[TCP]: Discard fuzzy SACK blocks

SACK processing code has been a sort of russian roulette as no validation of SACK blocks is previously attempted. Besides, it is not very clear what all kinds of broken SACK blocks really mean (e.g., one that has start and end sequence numbers reversed). So now close the roulette once and for all. Signed-off-by: Ilpo Järvinen <ilpo.jarvinen@helsinki.fi> Signed-off-by: David S. Miller <davem@davemloft.net>
author: Ilpo Järvinen <ilpo.jarvinen@helsinki.fi> 2007-08-25 01:54:44 -0400
committer: David S. Miller <davem@sunset.davemloft.net> 2007-10-10 19:48:29 -0400
commit: 5b3c98821a8753239aefc1c217409aa3e5c90787 (patch)
tree: 39d4d2bc47ad533cd084a900fa94542ef1b6e8bf /net/ipv4/tcp_input.c
parent: 6728e7dc3e577241f36921c720cfb4eb8f5aed1a (diff)
1 files changed, 82 insertions, 0 deletions
diff --git a/net/ipv4/tcp_input.c b/net/ipv4/tcp_input.c
index 0ead46f2bcd5..a2364ebf8585 100644
--- a/net/ipv4/tcp_input.c
+++ b/net/ipv4/tcp_input.c
@@ -1019,7 +1019,86 @@ static void tcp_update_reordering(struct sock *sk, const int metric,
 *    for retransmitted and already SACKed segment -> reordering..
 * Both of these heuristics are not used in Loss state, when we cannot
 * account for retransmits accurately.
+ *
+ * SACK block validation.
+ * ----------------------
+ *
+ * SACK block range validation checks that the received SACK block fits to
+ * the expected sequence limits, i.e., it is between SND.UNA and SND.NXT.
+ * Note that SND.UNA is not included to the range though being valid because
+ * it means that the receiver is rather inconsistent with itself (reports
+ * SACK reneging when it should advance SND.UNA).
+ *
+ * Implements also blockage to start_seq wrap-around. Problem lies in the
+ * fact that though start_seq (s) is before end_seq (i.e., not reversed),
+ * there's no guarantee that it will be before snd_nxt (n). The problem
+ * happens when start_seq resides between end_seq wrap (e_w) and snd_nxt
+ * wrap (s_w):
+ *
+ *         <- outs wnd ->                          <- wrapzone ->
+ *         u     e      n                         u_w   e_w  s n_w
+ *         |     |      |                          |     |   |  |
+ * |<------------+------+----- TCP seqno space --------------+---------->|
+ * ...-- <2^31 ->|                                           |<--------...

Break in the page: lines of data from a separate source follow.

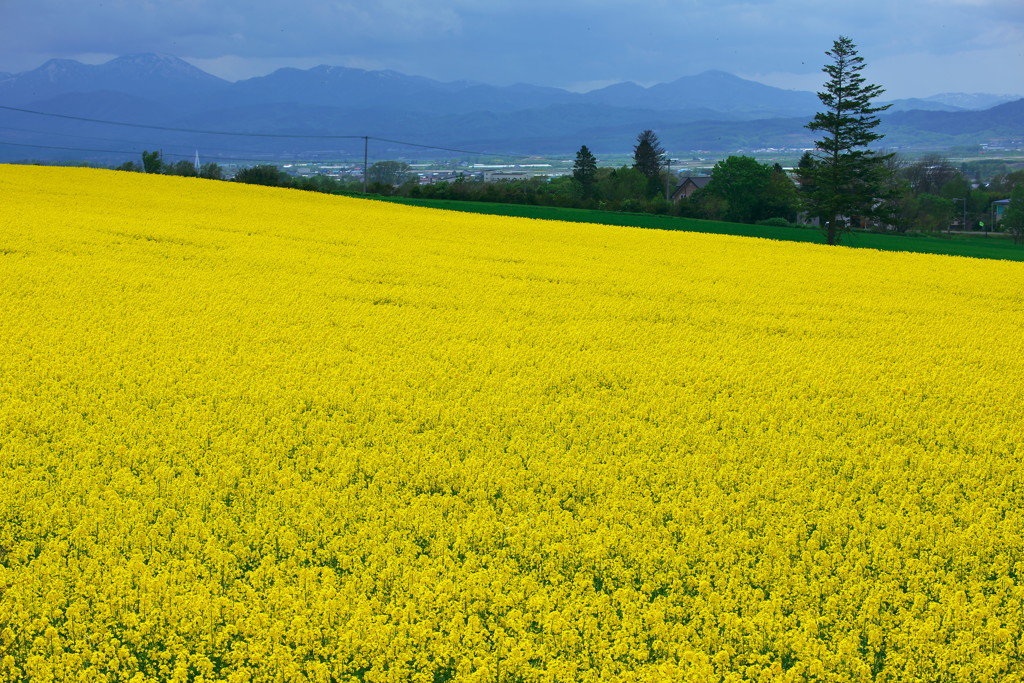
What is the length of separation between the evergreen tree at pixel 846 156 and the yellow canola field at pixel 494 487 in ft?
142

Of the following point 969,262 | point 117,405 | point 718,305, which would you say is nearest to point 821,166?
point 969,262

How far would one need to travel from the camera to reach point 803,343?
13.0 metres

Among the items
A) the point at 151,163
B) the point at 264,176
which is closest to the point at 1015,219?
the point at 264,176

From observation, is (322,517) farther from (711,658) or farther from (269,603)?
(711,658)

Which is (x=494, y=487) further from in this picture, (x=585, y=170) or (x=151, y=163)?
(x=585, y=170)

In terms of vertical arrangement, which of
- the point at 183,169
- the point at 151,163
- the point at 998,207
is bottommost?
the point at 183,169

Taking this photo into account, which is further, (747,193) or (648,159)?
(648,159)

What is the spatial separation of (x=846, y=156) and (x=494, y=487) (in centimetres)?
5650

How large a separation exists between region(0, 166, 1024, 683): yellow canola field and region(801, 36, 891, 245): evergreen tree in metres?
43.2

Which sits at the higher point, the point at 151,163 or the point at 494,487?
the point at 151,163

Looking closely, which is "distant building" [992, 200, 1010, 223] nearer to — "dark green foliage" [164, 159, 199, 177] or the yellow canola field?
"dark green foliage" [164, 159, 199, 177]

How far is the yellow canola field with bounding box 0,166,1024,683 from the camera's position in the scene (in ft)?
17.0

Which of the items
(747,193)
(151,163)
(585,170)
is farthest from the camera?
(585,170)

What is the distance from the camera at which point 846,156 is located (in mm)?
56594
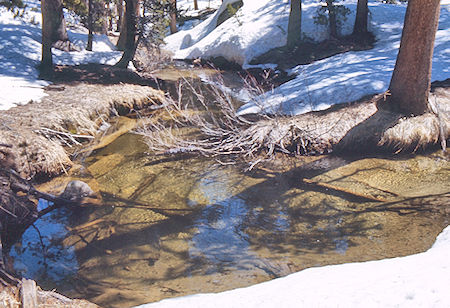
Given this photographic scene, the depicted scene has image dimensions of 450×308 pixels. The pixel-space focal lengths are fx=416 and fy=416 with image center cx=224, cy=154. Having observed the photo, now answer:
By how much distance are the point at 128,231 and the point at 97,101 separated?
573 centimetres

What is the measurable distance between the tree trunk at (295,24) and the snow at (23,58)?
6696 millimetres

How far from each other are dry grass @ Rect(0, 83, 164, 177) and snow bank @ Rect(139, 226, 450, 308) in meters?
4.46

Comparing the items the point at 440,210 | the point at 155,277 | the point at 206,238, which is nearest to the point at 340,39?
the point at 440,210

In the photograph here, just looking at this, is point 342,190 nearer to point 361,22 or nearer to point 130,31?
point 130,31

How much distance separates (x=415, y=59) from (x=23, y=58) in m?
11.4

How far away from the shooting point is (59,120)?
29.9 feet

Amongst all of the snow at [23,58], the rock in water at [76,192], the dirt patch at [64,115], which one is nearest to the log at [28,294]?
the rock in water at [76,192]

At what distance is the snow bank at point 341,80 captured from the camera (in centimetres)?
930

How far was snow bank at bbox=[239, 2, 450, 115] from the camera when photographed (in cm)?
930

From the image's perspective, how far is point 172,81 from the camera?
1625cm

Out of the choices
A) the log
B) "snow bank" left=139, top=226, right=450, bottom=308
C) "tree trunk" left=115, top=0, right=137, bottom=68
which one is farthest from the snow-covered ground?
the log

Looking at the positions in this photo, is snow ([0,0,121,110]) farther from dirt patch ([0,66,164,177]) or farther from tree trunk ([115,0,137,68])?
tree trunk ([115,0,137,68])

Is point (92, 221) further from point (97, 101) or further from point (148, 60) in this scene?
point (148, 60)

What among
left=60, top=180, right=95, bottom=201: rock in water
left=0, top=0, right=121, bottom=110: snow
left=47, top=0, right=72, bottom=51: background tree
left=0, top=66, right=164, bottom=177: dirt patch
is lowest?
left=60, top=180, right=95, bottom=201: rock in water
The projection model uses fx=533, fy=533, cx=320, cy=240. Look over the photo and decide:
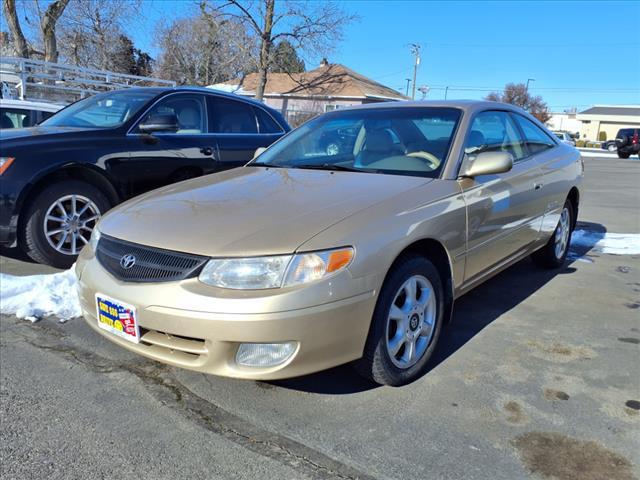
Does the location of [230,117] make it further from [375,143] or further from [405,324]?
[405,324]

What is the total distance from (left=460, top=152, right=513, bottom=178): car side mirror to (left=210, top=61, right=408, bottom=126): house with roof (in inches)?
1104

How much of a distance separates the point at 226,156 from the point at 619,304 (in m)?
4.02

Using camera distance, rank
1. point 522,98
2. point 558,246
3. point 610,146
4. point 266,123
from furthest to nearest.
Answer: point 522,98 → point 610,146 → point 266,123 → point 558,246

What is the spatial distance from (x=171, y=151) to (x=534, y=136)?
3443 mm

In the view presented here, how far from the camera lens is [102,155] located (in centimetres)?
489

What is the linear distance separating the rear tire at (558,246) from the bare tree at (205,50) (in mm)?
24673

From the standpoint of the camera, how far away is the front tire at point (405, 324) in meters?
2.63

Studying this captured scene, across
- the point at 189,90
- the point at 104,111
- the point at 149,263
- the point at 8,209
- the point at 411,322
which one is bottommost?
the point at 411,322

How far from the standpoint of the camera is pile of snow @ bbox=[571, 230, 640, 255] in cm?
621

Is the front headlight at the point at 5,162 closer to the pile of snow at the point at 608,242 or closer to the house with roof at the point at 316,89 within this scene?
the pile of snow at the point at 608,242

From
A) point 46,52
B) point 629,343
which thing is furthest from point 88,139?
point 46,52

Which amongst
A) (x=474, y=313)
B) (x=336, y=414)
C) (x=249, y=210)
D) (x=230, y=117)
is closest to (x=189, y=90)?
(x=230, y=117)

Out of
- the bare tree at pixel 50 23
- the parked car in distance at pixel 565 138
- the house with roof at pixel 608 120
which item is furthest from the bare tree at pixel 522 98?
the bare tree at pixel 50 23

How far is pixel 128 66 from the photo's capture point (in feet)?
108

+ * ...---- >2^31 ------>|                                    |<--------...
+ *
+ * Current code wouldn't be vulnerable but it's better still to discard such
+ * crazy SACK blocks. Doing this check for start_seq alone closes somewhat
+ * similar case (end_seq after snd_nxt wrap) as earlier reversed check in
+ * snd_nxt wrap -> snd_una region will then become "well defined", i.e.,
+ * equal to the ideal case (infinite seqno space without wrap caused issues).
+ *
+ * With D-SACK the lower bound is extended to cover sequence space below
+ * SND.UNA down to undo_marker, which is the last point of interest. Yet
+ * again, DSACK block must not to go across snd_una (for the same reason as
+ * for the normal SACK blocks, explained above). But there all simplicity
+ * ends, TCP might receive valid D-SACKs below that. As long as they reside
+ * fully below undo_marker they do not affect behavior in anyway and can
+ * therefore be safely ignored. In rare cases (which are more or less
+ * theoretical ones), the D-SACK will nicely cross that boundary due to skb
+ * fragmentation and packet reordering past skb's retransmission. To consider
+ * them correctly, the acceptable range must be extended even more though
+ * the exact amount is rather hard to quantify. However, tp->max_window can
+ * be used as an exaggerated estimate.
 */
+static int tcp_is_sackblock_valid(struct tcp_sock *tp, int is_dsack,
+                                  u32 start_seq, u32 end_seq)
+{
+        /* Too far in future, or reversed (interpretation is ambiguous) */
+        if (after(end_seq, tp->snd_nxt) || !before(start_seq, end_seq))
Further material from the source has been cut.